─── 引用段落
43.宫腔粘连的动物模型构建：使用1％异戊巴比妥，按照5ul/g的剂量麻醉动物，于超净台中仰卧固定小鼠；75％乙醇消毒小鼠腹部，使用无菌手术器械依次剪开腹部组织以暴露子宫；双侧子宫角下缘剪口，使用金属刷(直径0.5-2cm)搔刮左侧，作为造模组；右侧子宫仅剪口作为对照组；手术线缝合腹部，补充足够的饮水及食物供应。造模后的小鼠随机分为三部分进行检测，以判断iua模型是否构建成功：1)造模后12天经腹腔注射10iu pmsg后，2天后处死小鼠观察子宫大体形态，统计子宫积液率，he染色检测内膜厚度、masson染色检测内膜纤维化及免疫组化检测血管密度；2)12天后注射10iu pmsg，2天后注射hcg并与雄鼠按照1：1的比例进行交配，交配4天后处死小鼠通过电镜观察胞饮突，推测小鼠子宫内膜容受性；3)12天后注射10iu pmsg，2天后注射hcg并与雄鼠按照1：1的比例进行交配，交配10天后观察小鼠胚胎的着床。具体检测如下：
44.子宫形态观察：
45.通过颈椎脱臼方法处死小鼠，取仰卧位，75％乙醇消毒后分别剖开小鼠皮肤层及腹膜肌肉层，充分暴露腹腔，分离脂肪组织，取出子宫，迅速放入pbs中清洗，剥离剩余脂肪组织，观察子宫形态，拍照记录，统计子宫积液率。
──────
请从上面这段关于宫腔粘连小鼠模型实验方法的引用段落最后一句之后接着写下去。 后面的数据与上面的引用段落没有关系。
─── 所给数据
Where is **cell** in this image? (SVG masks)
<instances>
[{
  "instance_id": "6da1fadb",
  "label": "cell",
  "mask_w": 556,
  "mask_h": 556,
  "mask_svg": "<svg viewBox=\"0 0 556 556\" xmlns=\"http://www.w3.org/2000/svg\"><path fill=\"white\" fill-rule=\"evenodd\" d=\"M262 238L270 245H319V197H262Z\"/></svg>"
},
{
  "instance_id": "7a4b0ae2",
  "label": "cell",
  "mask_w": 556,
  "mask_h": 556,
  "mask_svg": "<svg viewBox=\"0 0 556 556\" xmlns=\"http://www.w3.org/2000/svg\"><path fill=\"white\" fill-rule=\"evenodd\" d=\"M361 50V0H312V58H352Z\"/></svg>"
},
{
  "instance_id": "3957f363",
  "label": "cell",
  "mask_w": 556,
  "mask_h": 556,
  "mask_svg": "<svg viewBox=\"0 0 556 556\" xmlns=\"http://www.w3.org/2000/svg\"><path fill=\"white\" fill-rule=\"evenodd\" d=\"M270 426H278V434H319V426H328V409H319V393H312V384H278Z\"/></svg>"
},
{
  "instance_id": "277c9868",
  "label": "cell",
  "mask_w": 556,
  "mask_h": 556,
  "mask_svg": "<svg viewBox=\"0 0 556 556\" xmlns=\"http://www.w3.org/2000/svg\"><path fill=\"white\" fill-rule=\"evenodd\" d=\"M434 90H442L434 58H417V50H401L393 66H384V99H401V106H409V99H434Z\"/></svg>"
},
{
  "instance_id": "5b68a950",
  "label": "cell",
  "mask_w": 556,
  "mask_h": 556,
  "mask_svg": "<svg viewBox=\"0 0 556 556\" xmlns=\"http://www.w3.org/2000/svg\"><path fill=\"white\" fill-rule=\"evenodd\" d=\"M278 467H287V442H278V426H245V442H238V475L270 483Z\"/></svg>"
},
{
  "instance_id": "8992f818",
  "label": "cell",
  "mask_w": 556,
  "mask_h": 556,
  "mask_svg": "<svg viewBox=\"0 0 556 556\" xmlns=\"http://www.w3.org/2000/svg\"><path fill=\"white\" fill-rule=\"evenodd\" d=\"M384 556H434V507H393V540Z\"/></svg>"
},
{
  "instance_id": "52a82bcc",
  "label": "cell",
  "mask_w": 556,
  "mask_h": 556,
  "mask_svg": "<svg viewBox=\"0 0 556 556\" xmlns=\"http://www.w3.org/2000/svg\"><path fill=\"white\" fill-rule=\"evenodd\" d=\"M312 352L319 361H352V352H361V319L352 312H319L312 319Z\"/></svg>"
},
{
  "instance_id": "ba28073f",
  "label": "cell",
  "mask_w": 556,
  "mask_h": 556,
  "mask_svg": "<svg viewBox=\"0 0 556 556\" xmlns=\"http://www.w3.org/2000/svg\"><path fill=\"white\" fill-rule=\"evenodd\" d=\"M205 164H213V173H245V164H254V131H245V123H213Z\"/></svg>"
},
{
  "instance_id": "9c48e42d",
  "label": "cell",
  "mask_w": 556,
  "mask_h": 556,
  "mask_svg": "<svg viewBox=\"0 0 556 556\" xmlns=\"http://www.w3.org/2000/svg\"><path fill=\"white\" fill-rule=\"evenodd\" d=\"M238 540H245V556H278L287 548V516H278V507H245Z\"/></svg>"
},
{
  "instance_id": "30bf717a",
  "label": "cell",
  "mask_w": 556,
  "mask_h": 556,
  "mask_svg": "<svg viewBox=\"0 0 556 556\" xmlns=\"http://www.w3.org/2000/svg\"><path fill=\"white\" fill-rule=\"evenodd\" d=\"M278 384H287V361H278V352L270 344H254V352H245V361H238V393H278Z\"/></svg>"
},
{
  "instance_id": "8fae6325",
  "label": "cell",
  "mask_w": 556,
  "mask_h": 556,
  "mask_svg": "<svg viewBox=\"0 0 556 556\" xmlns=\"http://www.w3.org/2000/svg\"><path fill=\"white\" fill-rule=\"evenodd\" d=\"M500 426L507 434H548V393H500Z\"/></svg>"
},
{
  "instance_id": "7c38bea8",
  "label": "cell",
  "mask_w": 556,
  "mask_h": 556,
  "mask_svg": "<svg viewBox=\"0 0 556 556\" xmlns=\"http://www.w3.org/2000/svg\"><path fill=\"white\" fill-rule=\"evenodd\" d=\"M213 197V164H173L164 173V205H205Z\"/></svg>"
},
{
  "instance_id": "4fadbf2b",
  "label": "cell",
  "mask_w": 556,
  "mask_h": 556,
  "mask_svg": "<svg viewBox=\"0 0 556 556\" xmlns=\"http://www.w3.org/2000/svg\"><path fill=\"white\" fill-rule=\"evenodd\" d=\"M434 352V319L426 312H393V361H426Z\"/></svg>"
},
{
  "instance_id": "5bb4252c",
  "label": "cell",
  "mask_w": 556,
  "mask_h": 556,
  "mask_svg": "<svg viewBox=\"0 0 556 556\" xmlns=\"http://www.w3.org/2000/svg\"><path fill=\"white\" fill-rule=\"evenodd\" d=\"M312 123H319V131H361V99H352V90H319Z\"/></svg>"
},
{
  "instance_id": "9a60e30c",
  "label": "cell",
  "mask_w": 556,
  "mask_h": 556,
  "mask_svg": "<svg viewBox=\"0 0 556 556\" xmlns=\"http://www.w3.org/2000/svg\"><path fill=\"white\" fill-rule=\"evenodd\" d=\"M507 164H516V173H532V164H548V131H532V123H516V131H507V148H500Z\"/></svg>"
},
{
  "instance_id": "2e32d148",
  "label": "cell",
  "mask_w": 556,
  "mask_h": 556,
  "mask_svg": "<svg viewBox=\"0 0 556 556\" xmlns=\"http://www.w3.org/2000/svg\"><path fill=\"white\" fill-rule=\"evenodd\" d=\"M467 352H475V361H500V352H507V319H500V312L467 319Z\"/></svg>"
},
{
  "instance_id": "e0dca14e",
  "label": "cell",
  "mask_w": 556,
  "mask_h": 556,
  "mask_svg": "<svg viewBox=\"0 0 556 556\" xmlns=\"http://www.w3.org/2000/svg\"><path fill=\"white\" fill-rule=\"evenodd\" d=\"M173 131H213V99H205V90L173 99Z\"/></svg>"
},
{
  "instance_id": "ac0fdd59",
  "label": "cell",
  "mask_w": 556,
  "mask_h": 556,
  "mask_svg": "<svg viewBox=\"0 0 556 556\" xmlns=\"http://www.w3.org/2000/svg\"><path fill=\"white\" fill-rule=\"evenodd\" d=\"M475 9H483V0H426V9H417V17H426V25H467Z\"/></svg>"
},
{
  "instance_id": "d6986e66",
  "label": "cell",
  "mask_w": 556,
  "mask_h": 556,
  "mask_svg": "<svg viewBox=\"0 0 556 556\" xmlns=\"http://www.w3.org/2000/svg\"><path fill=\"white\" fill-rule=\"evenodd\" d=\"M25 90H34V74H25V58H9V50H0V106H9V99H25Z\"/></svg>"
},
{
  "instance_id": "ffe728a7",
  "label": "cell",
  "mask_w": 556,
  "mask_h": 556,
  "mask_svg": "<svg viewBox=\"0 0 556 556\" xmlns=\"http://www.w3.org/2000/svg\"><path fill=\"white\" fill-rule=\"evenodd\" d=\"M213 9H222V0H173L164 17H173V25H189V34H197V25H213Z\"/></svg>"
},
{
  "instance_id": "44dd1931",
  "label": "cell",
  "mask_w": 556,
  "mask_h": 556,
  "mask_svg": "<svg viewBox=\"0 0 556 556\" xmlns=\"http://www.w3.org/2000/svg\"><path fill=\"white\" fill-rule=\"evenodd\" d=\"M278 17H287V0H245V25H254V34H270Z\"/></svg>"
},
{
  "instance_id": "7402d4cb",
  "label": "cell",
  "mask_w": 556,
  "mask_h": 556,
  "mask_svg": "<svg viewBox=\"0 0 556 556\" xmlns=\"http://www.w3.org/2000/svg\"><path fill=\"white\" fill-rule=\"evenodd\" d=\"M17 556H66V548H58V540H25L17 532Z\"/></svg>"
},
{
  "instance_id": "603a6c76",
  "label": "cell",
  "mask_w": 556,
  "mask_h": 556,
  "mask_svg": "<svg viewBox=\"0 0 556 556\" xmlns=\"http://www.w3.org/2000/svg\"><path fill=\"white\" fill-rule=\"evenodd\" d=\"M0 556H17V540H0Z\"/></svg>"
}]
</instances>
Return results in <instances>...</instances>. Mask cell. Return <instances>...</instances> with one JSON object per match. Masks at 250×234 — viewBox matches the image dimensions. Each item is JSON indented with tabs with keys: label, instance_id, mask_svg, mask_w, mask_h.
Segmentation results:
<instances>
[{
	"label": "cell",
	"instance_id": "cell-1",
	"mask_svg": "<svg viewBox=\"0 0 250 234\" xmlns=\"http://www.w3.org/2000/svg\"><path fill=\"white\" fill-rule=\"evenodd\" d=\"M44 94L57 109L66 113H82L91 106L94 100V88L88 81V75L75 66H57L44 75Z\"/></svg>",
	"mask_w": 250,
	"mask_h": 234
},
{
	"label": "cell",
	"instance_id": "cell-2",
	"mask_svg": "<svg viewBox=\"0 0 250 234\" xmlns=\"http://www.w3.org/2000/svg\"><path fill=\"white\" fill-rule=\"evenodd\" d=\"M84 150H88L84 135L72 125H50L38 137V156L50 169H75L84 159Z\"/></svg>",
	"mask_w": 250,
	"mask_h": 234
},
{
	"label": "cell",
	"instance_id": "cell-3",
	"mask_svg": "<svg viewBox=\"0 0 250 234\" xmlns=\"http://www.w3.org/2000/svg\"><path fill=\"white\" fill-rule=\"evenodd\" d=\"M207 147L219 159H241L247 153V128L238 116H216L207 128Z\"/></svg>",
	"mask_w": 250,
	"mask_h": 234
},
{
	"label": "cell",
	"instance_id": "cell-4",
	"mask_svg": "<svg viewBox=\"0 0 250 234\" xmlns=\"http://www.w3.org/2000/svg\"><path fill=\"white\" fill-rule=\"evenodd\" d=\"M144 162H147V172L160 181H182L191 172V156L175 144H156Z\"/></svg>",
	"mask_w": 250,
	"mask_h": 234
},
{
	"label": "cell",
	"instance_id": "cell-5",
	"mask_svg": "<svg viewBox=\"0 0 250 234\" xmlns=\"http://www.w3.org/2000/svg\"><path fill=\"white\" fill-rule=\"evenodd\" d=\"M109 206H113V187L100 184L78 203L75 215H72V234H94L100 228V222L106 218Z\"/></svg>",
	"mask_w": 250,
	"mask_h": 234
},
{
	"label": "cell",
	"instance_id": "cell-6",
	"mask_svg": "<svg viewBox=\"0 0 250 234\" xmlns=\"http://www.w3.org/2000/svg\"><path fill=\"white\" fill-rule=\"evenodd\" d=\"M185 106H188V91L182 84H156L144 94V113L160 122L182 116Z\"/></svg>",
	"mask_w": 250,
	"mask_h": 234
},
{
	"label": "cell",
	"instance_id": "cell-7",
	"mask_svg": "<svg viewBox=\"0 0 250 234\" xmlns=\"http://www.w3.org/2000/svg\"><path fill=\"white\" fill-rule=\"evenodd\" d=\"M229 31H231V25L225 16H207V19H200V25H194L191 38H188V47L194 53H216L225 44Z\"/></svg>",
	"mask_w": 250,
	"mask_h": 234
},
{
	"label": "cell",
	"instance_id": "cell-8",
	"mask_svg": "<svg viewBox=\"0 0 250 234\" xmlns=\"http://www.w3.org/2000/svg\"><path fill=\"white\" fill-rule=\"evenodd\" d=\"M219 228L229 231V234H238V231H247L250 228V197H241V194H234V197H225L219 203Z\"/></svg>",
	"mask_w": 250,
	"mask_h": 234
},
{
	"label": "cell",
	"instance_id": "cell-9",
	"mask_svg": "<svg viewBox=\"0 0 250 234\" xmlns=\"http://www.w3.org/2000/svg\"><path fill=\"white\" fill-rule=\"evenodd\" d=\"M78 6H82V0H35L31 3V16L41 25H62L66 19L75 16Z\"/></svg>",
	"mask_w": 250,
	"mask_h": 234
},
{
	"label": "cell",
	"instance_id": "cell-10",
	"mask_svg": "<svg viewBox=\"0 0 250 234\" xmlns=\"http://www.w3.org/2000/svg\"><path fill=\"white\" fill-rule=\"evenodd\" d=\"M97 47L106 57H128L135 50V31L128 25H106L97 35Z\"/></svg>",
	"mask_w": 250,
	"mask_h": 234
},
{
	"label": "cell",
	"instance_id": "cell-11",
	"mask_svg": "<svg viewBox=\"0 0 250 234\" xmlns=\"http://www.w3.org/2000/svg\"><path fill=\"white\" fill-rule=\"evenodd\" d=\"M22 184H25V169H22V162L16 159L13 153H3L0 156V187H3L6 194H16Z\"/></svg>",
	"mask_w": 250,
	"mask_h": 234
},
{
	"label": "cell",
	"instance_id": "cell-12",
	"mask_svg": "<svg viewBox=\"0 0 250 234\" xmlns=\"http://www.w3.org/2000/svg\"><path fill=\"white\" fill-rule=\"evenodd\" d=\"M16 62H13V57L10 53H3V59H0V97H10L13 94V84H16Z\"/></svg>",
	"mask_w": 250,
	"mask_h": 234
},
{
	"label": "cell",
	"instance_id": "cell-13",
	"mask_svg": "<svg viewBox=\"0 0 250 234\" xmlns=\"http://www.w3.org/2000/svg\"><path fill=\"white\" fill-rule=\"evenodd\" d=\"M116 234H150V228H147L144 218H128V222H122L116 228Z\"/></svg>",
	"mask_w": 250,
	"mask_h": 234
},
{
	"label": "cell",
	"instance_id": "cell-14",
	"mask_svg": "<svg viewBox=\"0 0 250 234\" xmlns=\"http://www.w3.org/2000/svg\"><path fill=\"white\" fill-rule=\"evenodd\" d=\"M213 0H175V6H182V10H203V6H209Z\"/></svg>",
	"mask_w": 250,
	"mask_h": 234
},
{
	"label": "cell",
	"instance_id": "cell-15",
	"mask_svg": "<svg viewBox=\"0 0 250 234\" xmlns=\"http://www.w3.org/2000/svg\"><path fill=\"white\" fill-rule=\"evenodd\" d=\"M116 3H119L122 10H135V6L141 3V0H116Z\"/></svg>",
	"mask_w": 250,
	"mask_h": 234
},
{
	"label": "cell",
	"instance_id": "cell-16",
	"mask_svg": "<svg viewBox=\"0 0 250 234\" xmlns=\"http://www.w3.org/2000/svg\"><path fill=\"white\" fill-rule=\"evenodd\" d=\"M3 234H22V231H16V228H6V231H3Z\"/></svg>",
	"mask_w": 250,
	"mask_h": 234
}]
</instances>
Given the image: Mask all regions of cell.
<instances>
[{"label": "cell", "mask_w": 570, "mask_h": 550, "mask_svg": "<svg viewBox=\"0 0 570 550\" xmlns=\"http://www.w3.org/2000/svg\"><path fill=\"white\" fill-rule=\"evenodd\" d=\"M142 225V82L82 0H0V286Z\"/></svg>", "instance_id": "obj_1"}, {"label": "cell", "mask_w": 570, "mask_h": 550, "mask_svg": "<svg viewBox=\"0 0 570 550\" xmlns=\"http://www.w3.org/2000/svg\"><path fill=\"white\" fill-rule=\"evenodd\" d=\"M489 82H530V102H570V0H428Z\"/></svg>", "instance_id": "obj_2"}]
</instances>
──────
#### [参考答案]
46.子宫组织he染色：
47.组织固定：将子宫组织裁断(0.5-1cm/段)，取造模侧小鼠子宫粘连处子宫固定于4％pfa中。对照组或治疗组取子宫相对应位置进行固定。
48.组织脱水包埋：已在4％pfa中浸润超2天的组织依次经过不同浓度的酒精及醇苯，二甲苯和石蜡进行固定包埋。
49.组织切片脱蜡：使用石蜡切片机行蜡块切片，厚度为7.5μm，并依次经过二甲苯，及不同浓度乙醇直至双蒸水清洗。
50.染色：苏木素染色5min后自来水冲洗，盐酸乙醇分化，清水冲洗后伊红液染色。
51.脱水，透明，封片：不同浓度乙醇脱水，二甲苯透明，中性树脂封片镜检。
52.子宫组织masson染色：
53.组织固定、脱水包埋、切片、脱蜡步骤同上。
54.苏木素核染液染色60s后冲洗。加入酸性品红染液染色后冲洗。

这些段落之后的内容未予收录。